(Collected data)
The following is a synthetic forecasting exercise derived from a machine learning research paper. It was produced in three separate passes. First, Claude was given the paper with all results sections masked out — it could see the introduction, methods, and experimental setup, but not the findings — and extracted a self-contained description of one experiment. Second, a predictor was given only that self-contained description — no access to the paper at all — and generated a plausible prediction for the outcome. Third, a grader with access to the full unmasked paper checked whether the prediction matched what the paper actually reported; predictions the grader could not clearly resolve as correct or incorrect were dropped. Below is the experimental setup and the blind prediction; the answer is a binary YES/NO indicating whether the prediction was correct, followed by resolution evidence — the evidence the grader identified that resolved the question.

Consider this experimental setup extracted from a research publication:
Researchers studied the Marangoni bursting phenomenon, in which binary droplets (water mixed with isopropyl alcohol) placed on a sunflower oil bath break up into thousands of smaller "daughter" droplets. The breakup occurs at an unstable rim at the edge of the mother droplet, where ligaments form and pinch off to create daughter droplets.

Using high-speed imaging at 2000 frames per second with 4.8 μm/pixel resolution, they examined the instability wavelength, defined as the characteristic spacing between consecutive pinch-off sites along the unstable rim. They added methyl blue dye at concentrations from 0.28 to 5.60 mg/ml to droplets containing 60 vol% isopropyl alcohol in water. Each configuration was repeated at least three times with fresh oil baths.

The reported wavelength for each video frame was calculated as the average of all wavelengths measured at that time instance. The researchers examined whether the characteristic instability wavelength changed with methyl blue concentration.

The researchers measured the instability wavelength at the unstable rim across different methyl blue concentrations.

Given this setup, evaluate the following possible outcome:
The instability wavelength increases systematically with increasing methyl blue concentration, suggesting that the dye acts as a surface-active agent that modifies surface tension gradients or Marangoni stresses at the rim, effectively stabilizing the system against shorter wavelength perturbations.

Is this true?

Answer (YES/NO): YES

→ What is expected
Report the lines above that contain "measured".

→ Response for this exercise
The reported wavelength for each video frame was calculated as the average of all wavelengths measured at that time instance. The researchers examined whether the characteristic instability wavelength changed with methyl blue concentration.
The researchers measured the instability wavelength at the unstable rim across different methyl blue concentrations.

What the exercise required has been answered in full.